Would you copy each line of the records that includes the word "scientific"?

Collected data
::::::

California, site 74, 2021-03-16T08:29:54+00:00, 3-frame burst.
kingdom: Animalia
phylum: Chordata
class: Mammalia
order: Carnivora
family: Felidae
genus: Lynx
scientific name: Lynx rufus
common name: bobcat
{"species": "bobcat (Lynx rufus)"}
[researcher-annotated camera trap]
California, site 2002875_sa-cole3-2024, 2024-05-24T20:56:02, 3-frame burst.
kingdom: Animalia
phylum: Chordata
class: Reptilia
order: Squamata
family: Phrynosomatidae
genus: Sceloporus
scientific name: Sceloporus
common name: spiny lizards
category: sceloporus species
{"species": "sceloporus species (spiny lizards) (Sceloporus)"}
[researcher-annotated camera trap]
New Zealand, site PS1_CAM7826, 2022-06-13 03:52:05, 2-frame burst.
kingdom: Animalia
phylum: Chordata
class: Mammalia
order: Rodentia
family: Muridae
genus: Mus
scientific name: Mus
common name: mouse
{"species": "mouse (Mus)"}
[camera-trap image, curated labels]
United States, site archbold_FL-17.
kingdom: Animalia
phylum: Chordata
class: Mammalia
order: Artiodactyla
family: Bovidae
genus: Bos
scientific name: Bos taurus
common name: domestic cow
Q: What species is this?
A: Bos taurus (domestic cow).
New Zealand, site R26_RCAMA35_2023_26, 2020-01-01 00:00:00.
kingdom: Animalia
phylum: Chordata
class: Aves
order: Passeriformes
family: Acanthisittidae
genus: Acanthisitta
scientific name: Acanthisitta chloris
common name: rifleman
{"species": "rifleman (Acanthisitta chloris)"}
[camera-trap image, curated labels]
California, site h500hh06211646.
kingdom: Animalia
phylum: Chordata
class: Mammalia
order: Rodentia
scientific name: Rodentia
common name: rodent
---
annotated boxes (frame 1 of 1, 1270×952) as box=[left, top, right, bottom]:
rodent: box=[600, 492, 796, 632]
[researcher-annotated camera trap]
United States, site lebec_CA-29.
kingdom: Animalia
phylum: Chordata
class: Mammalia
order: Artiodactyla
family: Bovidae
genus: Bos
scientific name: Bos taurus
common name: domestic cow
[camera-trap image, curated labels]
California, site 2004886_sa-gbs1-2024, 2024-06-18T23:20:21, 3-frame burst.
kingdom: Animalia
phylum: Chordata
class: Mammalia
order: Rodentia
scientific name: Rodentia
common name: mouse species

::::::

Finished task —
scientific name: Lynx rufus
scientific name: Sceloporus
scientific name: Mus
scientific name: Bos taurus
scientific name: Acanthisitta chloris
scientific name: Rodentia
scientific name: Bos taurus
scientific name: Rodentia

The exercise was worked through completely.